>>>

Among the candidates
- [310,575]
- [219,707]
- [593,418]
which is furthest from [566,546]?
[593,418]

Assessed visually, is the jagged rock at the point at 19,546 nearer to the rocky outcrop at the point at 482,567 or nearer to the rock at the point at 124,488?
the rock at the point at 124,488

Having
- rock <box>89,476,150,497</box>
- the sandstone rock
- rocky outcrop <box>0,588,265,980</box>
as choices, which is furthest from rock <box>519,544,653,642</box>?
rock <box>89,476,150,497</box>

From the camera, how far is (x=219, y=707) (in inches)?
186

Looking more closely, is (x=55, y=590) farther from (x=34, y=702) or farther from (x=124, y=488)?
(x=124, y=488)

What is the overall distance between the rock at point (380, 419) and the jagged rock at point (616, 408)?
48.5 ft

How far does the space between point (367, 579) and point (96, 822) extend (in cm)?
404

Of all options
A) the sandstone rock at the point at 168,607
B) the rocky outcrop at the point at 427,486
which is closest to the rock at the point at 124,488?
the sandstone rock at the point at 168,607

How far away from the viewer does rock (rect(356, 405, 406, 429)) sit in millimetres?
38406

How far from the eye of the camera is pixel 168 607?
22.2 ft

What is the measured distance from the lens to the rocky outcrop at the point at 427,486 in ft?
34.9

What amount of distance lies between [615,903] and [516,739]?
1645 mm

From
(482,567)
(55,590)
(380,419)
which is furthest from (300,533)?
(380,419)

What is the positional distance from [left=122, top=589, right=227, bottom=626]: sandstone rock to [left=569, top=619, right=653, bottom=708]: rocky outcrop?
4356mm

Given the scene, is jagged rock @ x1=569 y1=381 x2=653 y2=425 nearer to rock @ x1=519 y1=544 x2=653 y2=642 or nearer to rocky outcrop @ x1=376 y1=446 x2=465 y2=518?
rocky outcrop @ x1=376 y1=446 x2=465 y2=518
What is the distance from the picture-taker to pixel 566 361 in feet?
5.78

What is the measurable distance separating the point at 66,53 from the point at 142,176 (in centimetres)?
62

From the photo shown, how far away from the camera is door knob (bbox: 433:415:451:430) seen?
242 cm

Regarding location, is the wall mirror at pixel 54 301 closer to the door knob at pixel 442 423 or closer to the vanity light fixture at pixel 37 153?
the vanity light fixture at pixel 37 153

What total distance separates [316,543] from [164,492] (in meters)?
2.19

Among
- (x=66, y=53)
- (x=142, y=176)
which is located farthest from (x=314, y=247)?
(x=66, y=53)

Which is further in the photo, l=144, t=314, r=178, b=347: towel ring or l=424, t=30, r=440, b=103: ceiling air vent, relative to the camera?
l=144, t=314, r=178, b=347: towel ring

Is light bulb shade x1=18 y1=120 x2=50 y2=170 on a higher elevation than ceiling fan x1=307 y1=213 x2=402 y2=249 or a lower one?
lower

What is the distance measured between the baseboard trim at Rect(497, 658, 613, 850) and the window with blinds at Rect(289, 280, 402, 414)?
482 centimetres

<<<

• _What you need to do_
Print each line of the listing above again, word for word.

• _Task solution_
Among the candidates
- [310,575]
- [219,707]
- [593,418]
which is furthest from [566,546]?
[593,418]

Assessed visually, is the jagged rock at the point at 19,546 nearer to the rocky outcrop at the point at 482,567 or nearer to the rock at the point at 124,488?
the rock at the point at 124,488

Having
- rock <box>89,476,150,497</box>
- the sandstone rock
- rocky outcrop <box>0,588,265,980</box>
as choices, which is furthest from rock <box>519,544,653,642</box>?
rock <box>89,476,150,497</box>

From the camera, how far is (x=219, y=707) (in inches)?
186

Looking more closely, is (x=55, y=590) farther from (x=34, y=702) or farther from (x=124, y=488)?
(x=124, y=488)

What is the overall distance between the rock at point (380, 419) and the jagged rock at point (616, 408)?
48.5 ft

How far does the space between point (367, 579) and point (96, 822) extend (in cm)?
404

Of all options
A) the sandstone rock at the point at 168,607
B) the rocky outcrop at the point at 427,486
which is closest to the rock at the point at 124,488?
the sandstone rock at the point at 168,607

How far away from the viewer does rock (rect(356, 405, 406, 429)) sit in millimetres?
38406

How far from the eye of the camera is pixel 168 607?
22.2 ft

What is the measured distance from the lens to the rocky outcrop at the point at 427,486 in ft?
34.9

What amount of distance lies between [615,903] and [516,739]?
1645 mm

From
(482,567)
(55,590)
(380,419)
which is furthest from (300,533)?
(380,419)

What is the positional distance from [left=122, top=589, right=227, bottom=626]: sandstone rock to [left=569, top=619, right=653, bottom=708]: rocky outcrop?
4356mm

Given the scene, is jagged rock @ x1=569 y1=381 x2=653 y2=425 nearer to rock @ x1=519 y1=544 x2=653 y2=642 or nearer to rocky outcrop @ x1=376 y1=446 x2=465 y2=518?
rocky outcrop @ x1=376 y1=446 x2=465 y2=518
What is the distance from the picture-taker to pixel 566 361 in feet?
5.78

What is the measurable distance separating the point at 66,53 from the point at 142,176 (in centimetres)?
62

From the photo shown, how far away from the camera is door knob (bbox: 433:415:451:430) seen?
242 cm

Regarding location, is the wall mirror at pixel 54 301 closer to the door knob at pixel 442 423 or closer to the vanity light fixture at pixel 37 153?
the vanity light fixture at pixel 37 153

What total distance separates [316,543] from [164,492] (in meters)?
2.19

Among
- (x=66, y=53)
- (x=142, y=176)
which is located farthest from (x=314, y=247)?
(x=66, y=53)

Which is further in the photo, l=144, t=314, r=178, b=347: towel ring or l=424, t=30, r=440, b=103: ceiling air vent, relative to the camera?
l=144, t=314, r=178, b=347: towel ring

Is light bulb shade x1=18 y1=120 x2=50 y2=170 on a higher elevation than ceiling fan x1=307 y1=213 x2=402 y2=249 or a lower one?
lower

What is the distance measured between the baseboard trim at Rect(497, 658, 613, 850) and the window with blinds at Rect(289, 280, 402, 414)?
482 centimetres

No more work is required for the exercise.